However, Twitter did not seem to be giving up so soon with the company’s chairman Bret Taylor taking to the microblogging platform to announce that it was taking legal action against Musk to enforce the deal.
“The Twitter Board is committed to closing the transaction on the price and terms agreed upon with Mr. Musk and plans to pursue legal action to enforce the merger agreement. We are confident we will prevail in the Delaware Court of Chancery,” said Taylor.

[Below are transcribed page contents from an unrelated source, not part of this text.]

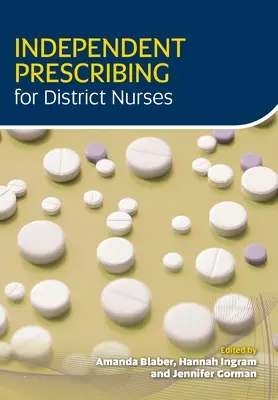 INDEPENDENT PRESCRIBING
for District Nurses

Edited by
Amanda Blaber, Hannah Ingram and Jennifer Gorman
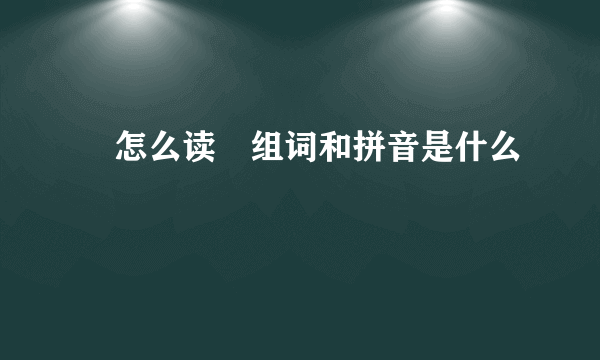 怎么读　组词和拼音是什么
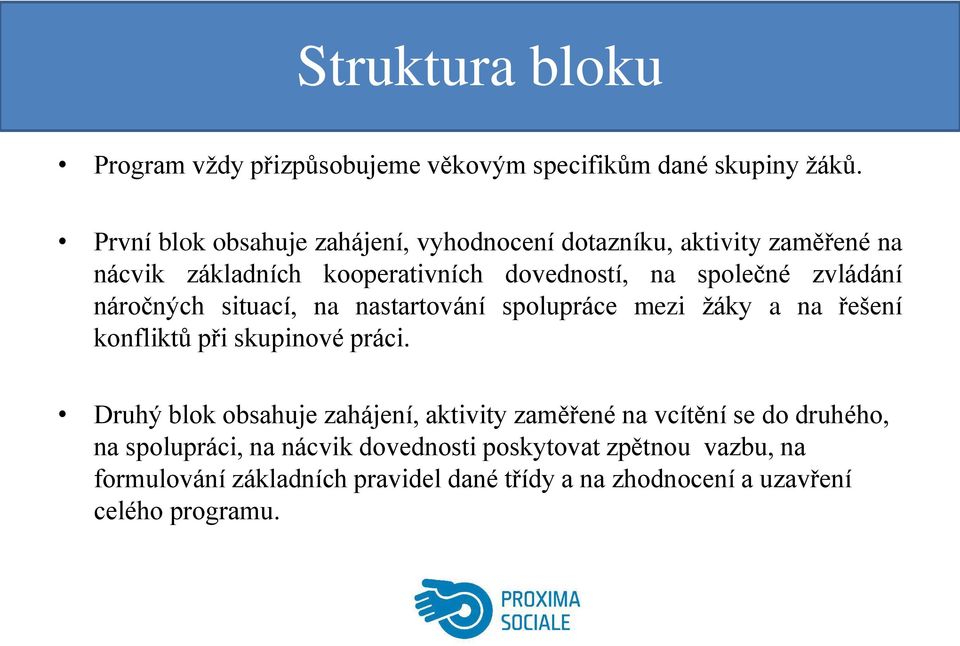 Struktura bloku

• Program vždy přizpůsobujeme věkovým specifikům dané skupiny žáků.

• První blok obsahuje zahájení, vyhodnocení dotazníku, aktivity zaměřené na nácvik základních kooperativních dovedností, na společné zvládání náročných situací, na nastartování spolupráce mezi žáky a na řešení konfliktů při skupinové práci.

• Druhý blok obsahuje zahájení, aktivity zaměřené na vcítění se do druhého, na spolupráci, na nácvik dovednosti poskytovat zpětnou vazbu, na formulování základních pravidel dané třídy a na zhodnocení a uzavření celého programu.

PROXIMA SOCIALE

The Twitter Board is committed to closing the transaction on the price and terms agreed upon with Mr. Musk and plans to pursue legal action to enforce the merger agreement. We are confident we will prevail in the Delaware Court of Chancery.— Bret Taylor (@btaylor) July 8, 2022
As per the deets of the agreement, Elon Musk has to pay $1 billion as a break-up penalty if the deal does not sail through for reasons including the acquisition financing falling through or regulators blocking the deal. The break-up fee would not be applicable, however, if Musk terminates the deal on his own, Reuters said in a report.
Shares of Twitter were down 6 per cent at $34.58 in extended trading. That was around 36 per cent below the $54.20 per share Elon Musk had agreed to buy Twitter for in April.
“The Merger Agreement requires Twitter to provide Mr. Musk and his advisors all data and information that Mr. Musk requests “for any reasonable business purpose related to the consummation of the transaction,” Twitter has not complied with its contractual obligations,” stated the letter filed with the US security exchange on Sunday.
For nearly two months, Musk had sought the data and information necessary to “make an independent assessment of the prevalence of fake or spam accounts on Twitter’s platform”, claimed the Tesla CEO’s lawyers.
“This information is fundamental to Twitter’s business and financial performance and is necessary to consummate the transactions contemplated by the Merger Agreement because it is needed to ensure Twitter’s satisfaction of the conditions to closing, to facilitate Mr. Musk’s financing and financial planning for the transaction, and to engage in transition planning for the business. Twitter has failed or refused to provide this information,” they said in the letter.
Elon Musk had in June said that he would walk away from the deal if Twitter failed to provide information on bot accounts. Twitter, at the time, had said that they had provided all information to the billionaire.
“Sometimes Twitter has ignored Mr. Musk’s requests, sometimes it has rejected them for reasons that appear to be unjustified, and sometimes it has claimed to comply while giving Mr. Musk incomplete or unusable information,” the filing further read.